ダニーの工場の人事部長の女性は、10年以上前に湖南省の大型機械製造工場で働いていたときの光景を思い出した。当時、上司は容赦なく工員を怒鳴り、厳しい言葉を浴びせていたが、今ではそれもできない。あらゆる面で人間性の重視が求められる。小さい会議では、従業員の意見や感想を聞いて会社に提案する必要があるし、褒めるべき部分は褒め、報酬を出すべき時は十分に出す必要がある。工員の理解を深めるために、彼女自身が月の半分は組立ラインに立って働いている。

工場のオーナーたちは妥協するしか方法がない。珠江デルタ地域にある金型工場で人事を担当している石マネージャーは「界面新聞」の取材に対し、労働者の離職問題に対してソフト面での改修を行っていることを明かした。「工員が環境が悪いと言えば、マネージャーが率先してトイレを磨き、工員にロイヤリティがないと感じたら、定期的に交流のための会議を開いたり、工員同士で本を読んで日本の文化を学んだりします」。
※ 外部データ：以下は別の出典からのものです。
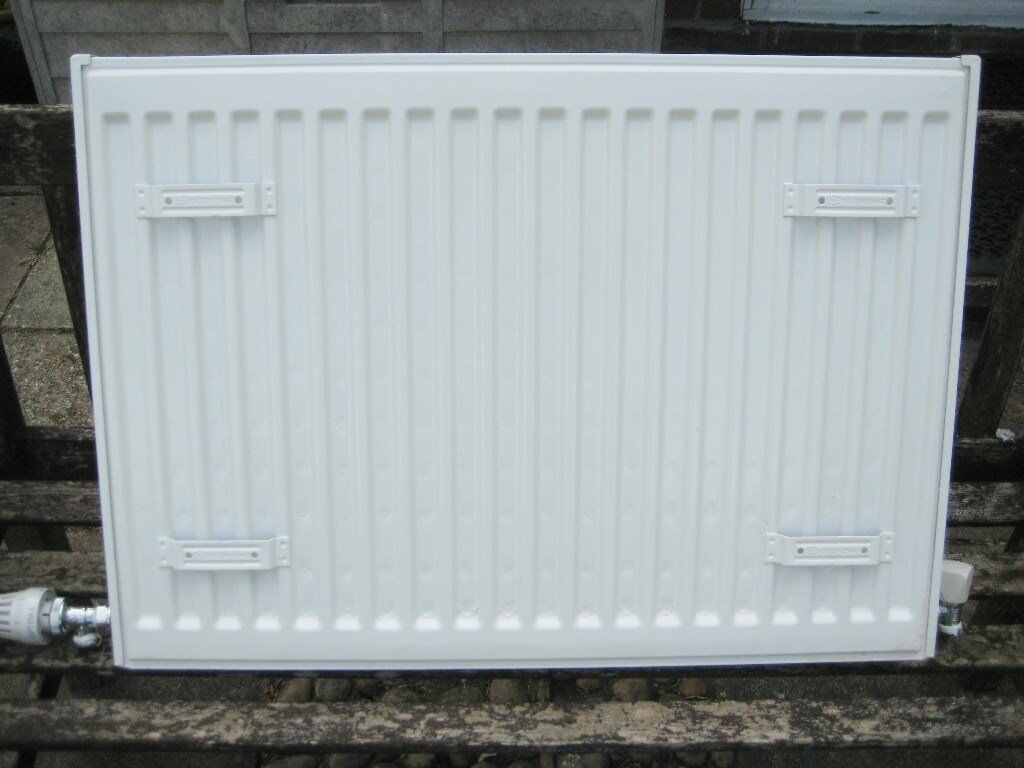 Quality Double Panel Radiator With Grille, Thermostat Valve And ...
モーチャオはこのような工場を経験したことがある。電子機器工場で、チームリーダーが彼にグループ会議を開かせて学習の進捗状況を報告するよう要求した。彼は自信がなかったため、グループ会議の前に工場から去った。「学習について語ることに意味などなく、意味があるのはお金の話だけだ。」モーチャオは、このような資本家たちは、工員たちが何を望んでいるか理解していないようだと感じた。

工員の賃金を上げることは簡単ではない。ワンフェンは「利益率が低いカート業界では利益を上げることが難しく、賃上げは会社にとってかなり大きな出費になる」と言う。また、工員とオーナーの間には、相互の信頼関係を築くことが難しい。オーナーは工員が遅かれ早かれ去っていくと考えているため、賃金の引き上げには非常に慎重だが工員を雇いと考えている一方で、工員はオーナーが賃金を引き上げないと感じ、出て行ってしまう。
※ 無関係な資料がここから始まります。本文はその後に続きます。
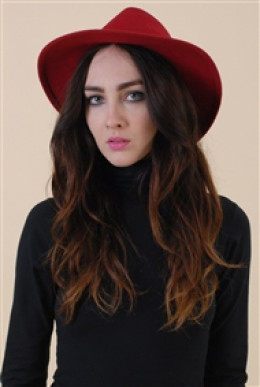 Mark off on Spanish Moss Vintage best way to finish a college look, the hat accessory.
ダニーは、若者が日当を好み、それによって高いモチベーションを維持できることを知っているが、既存の条件ではそれが難しい。彼の考えでは、賃金の翌週または10日後払いは工場のオーナーが仕方なく使う手法だ。「お金はある種の抑止力を生み出します。酷い仕事をしたらお金を差し引かなければなりませんし、優れた仕事をしたらお金で報いることができます。少なくとも1週間や10日間分の賃金が押さえられているわけですから、簡単に辞めるとは言えないでしょう。」

工員との信頼関係の構築は学びや経験により得ることができるものだが、ワンフェンはこれまであまり深く考えたことがなかった。

宅配ライダーには宅配ライダーの悩みがある

宅配ライダーになったからといって、それで終わりではない。ガジャオショウは、現場近くに中古電動自転車の売買場を開いている。数百元で中古電動自転車を購入し、数ヵ月後には売却する若者を数え切れないほど見てきたという。ここでは1年も持てば長いと感じている。

宅配ライダーにも数えきれない苦悩がある。

指定された配達時間がどんどん短くなっていくことに加え、常に罰金のリスクがある。例えば深圳では、多くのライダーにとって最大の悩みは、社会保障制度がないためにナンバープレートを取得できず、ナンバープレートなしで外出すると罰金を課せられる可能性が非常に高いことだ。ガジャオショウたちは、街に受け入れられない「はみ出し者」のように感じている。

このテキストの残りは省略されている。